Gonna plant some of those sweet loooking food plots on it before you lose it to me when I outbid you?  

It would be right neighborly if you'd fertilize em good too...........might be running short on cash after all these bidding wars get  settled. 

Seriously, Rayonier has been behind the curve in regards to lease prices and they have corrected things in one fell swoop with across the board increases.

I'll say it once again........what once was a poor man's hobby is becoming a rich man's sport.


----------



## Twenty five ought six

In the 70's I was working with a gentleman that had the master lease on all Rayonier land in SE Georgia.  The lease was for a term of years (10,20, ?) and expired while I was there.  He (and his partners) renegotiated the lease with Rayonier, and raised lease prices for the sub-lessees -- to over a dollar an acre.  Folks went ballistic, swore they would give up hunting, burn the woods, etc.

Didn't happen then, won't happen now.


----------



## huntininmilan

bull0ne said:


> Gonna plant some of those sweet loooking food plots on it before you lose it to me when I outbid you?
> 
> It would be right neighborly if you'd fertilize em good too...........might be running short on cash after all these bidding wars get  settled.
> 
> Seriously, Rayonier has been behind the curve in regards to lease prices and they have corrected things in one fell swoop with across the board increases.
> 
> I'll say it once again........what once was a poor man's hobby is becoming a rich man's sport.


you got me on that one bullOneit's good to know that they don't go unnoticed, lot of hard but fun work goes into those plots, pops is up there right now and said the deer are hammering our plots but that they look good suppose to be taking some pics for me hopefully have some good pics to post....that's the worst part bout it if you have to give one up unexpectedly..is all that hard work you walk away from, I had a conversation with rayonier and he said that exact thing about their lease prices being behind the curve of everyone else and that they felt they needed to make the adjustment and make it imediately they know they may end up with land not being leased but the higher ups made this decision and that's what they are going with...they had to make a correction, he also said that they have to be prepared to come down if the bottom falls out at any point later in the futurealso said shouldn't have to worry about any substantial increases in the imediate future maybe only some little minor chages depending on the state of your land i would imagine all clearcut now a little cheaper and later with trees expect increases...all in all he sounded pretty descent, don't have to like it but it is what it is and the change is going to be made and also that they do read these boards mentioned GON and other hunting blogs by name...which most of us already knew that anyway!


----------



## 10point

*tax rate*

we pay 6.10 an acre for timber land. they give us a copy of the taxes. it usually goes up a quarter or less a year.


----------



## shellcracker

*Who is the they you are referring to*

Are you leasing from Rayonier and what state or county if you don't mind.

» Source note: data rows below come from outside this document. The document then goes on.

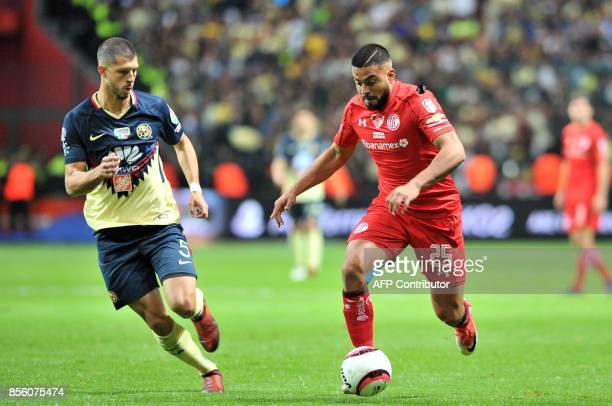 Pedro Canelo of Toluca is marked by Guido Rodriguez of America during their Mexican Apertura football tournament match at the Nemesio Diez stadium in...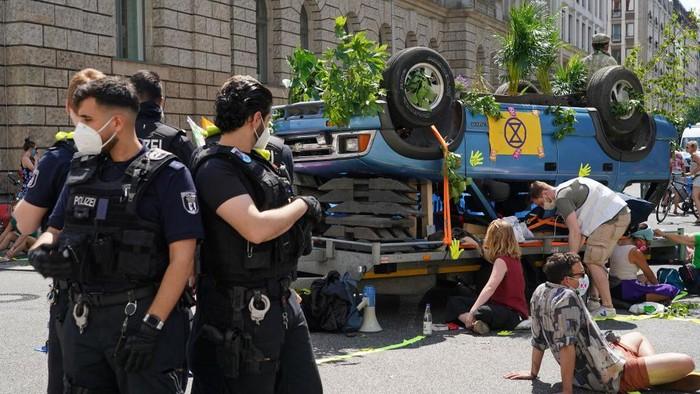 Sejumlah warga gelar demo terkait perubahan iklim di Berlin, Jerman. Sebuah mobil terbalik yang dihiasi dengan sejumlah tumbuhan dan poster ramaikan aksi itu.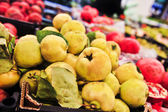 Bunch of yellow quince in supermarket. Wide angle shot — Stock Photo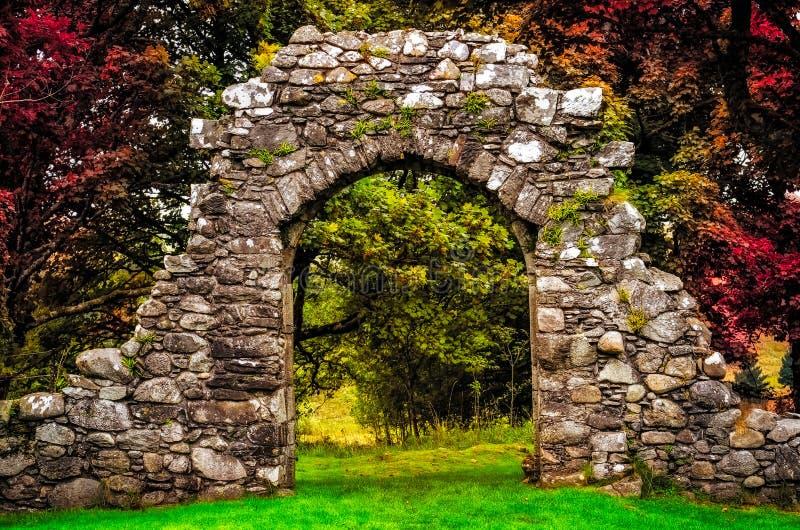 Alte Steineingangswand im Garten mit buntem Laub stockfoto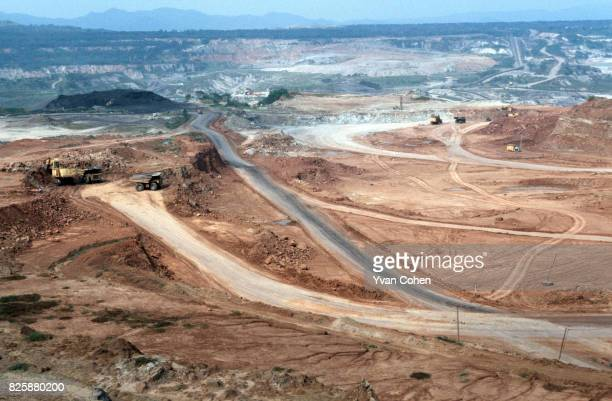 Views of the vast open cast lignite mine which supplies the Mae Moh Power Plant with 50,000 tons of lignite each day. Villagers living close to the...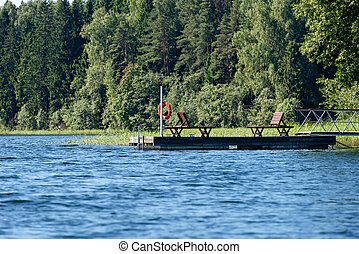Boat pier with deck chairs on a forest lake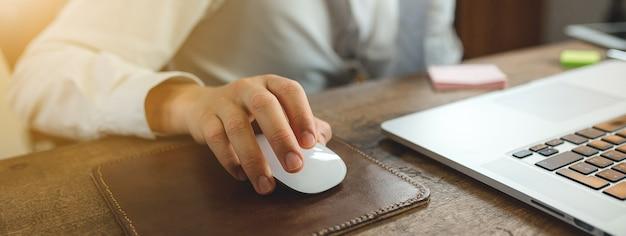Zbliżenie dłoni na myszy komputerowej, mężczyzna pracujący na komputerze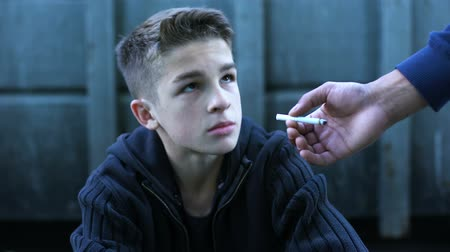 insurgent : Boy learning to smoke with older friend, bad influence of street life, addiction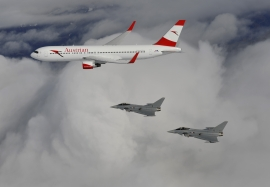 Two Austrian Eurofighter Typhoons are seen here escorting an Austrian Airlines  Boeing 767-300ER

That is about the cheapest I have heard from Rayonier.


----------



## bull0ne

huntininmilan said:


> you got me on that one bullOneit's good to know that they don't go unnoticed, lot of hard but fun work goes into those plots, pops is up there right now and said the deer are hammering our plots but that they look good suppose to be taking some pics for me hopefully have some good pics to post....that's the worst part bout it if you have to give one up unexpectedly..is all that hard work you walk away from, I had a conversation with rayonier and he said that exact thing about their lease prices being behind the curve of everyone else and that they felt they needed to make the adjustment and make it imediately they know they may end up with land not being leased but the higher ups made this decision and that's what they are going with...they had to make a correction, he also said that they have to be prepared to come down if the bottom falls out at any point later in the futurealso said shouldn't have to worry about any substantial increases in the imediate future maybe only some little minor chages depending on the state of your land i would imagine all clearcut now a little cheaper and later with trees expect increases...all in all he sounded pretty descent, don't have to like it but it is what it is and the change is going to be made and also that they do read these boards mentioned GON and other hunting blogs by name...which most of us already knew that anyway!

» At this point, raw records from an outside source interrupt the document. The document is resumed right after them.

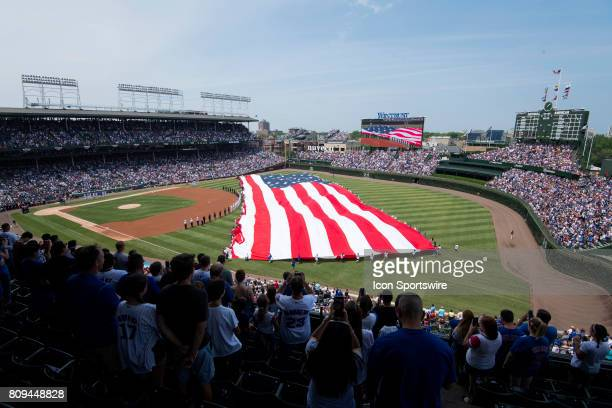 An America flag is stretched out at center field during God Bless America prior to a game between the Tampa Bay Rays and the Chicago Cubs on July 4...
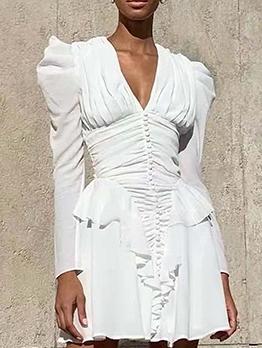 Boutique Ruffled Hem Ruched Long Sleeve Dress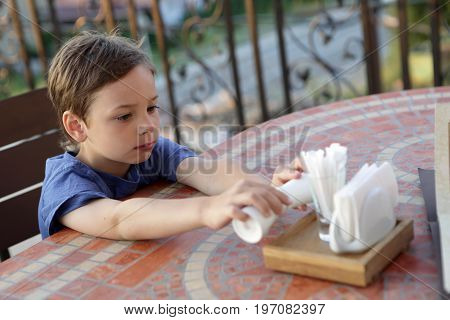 Child holding salt shaker in a cafe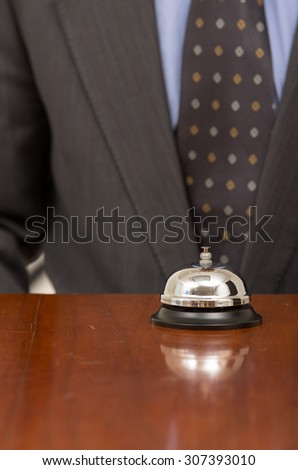 hotel bell in reception desk with man wearing suit in the background close up - stock photo
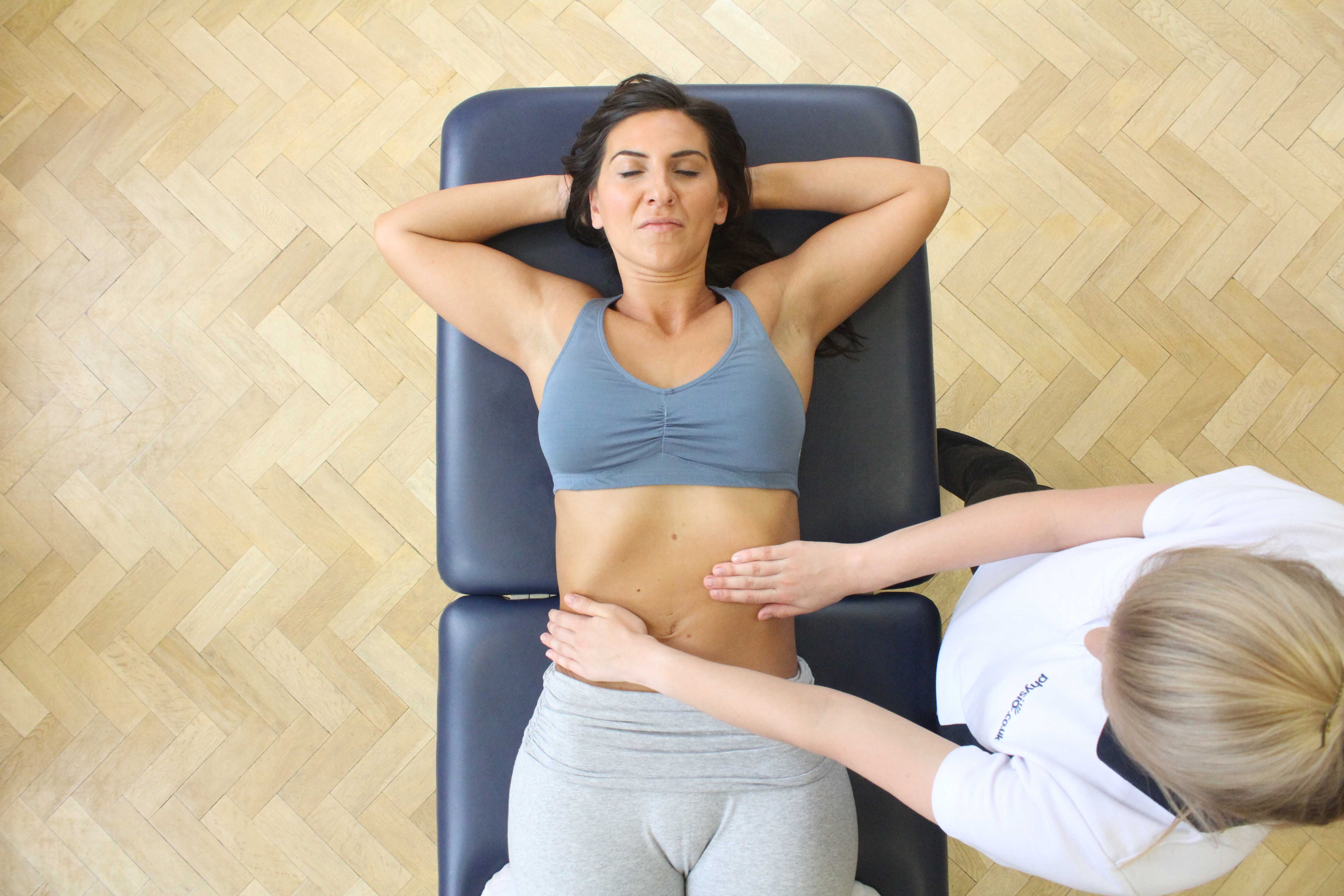 Soft tissue massage of the abdominal muscles by experienced MSK therapist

Oh...........I've noticed! No doubt you've put a lot of $$$ and sweat into your foodplot program. You have too much invested to let the increases bluff you into walking away from your tract.

It'll all be worth it in the end!


----------



## huntmstr

You want to know why leases are increasing...try leasing land in FL.  Anything south of SR24 is going from $14-$40/ac!!!  The closer you get to Central and South Florida, the higher it goes.  I live in Tampa.  The property I use to hunt has been developed.  What is still huntable and available for lease is going for $40/ac.  And south of Tampa, it's  even higher.  I know of 1 lease near Arcadia / Fish Eating Creek area that is 10 members, 2000/ac at $20,000 per person.  THAT'S $200/AC!!!! And there's plenty of rich folks willing to pay it without batting an eye.  Makes me sick.


----------



## tail_slider3d

Ours increased $4.50 an acre this year.  We are now over the $10 mark.  Its sad that its now a money making industry.


----------



## Thebody

I agree with some posts that there should have been more notice when a 3 to 5 dollar increase per acre was coming.  However, Rayonier is just what was decribed "an industry".  The company has the obligation to make a profit for it's shareholders.  Rayonier has employees that are dependant on the company for income.  With gas prices up and the timber market down Rayonier has to adjust to the economy.  Some of the prices being paid were pretty low comparitevely at 5 to 6 dollars an acre.  Now they have adjusted the price to reflect what the going rate is or what they can get.  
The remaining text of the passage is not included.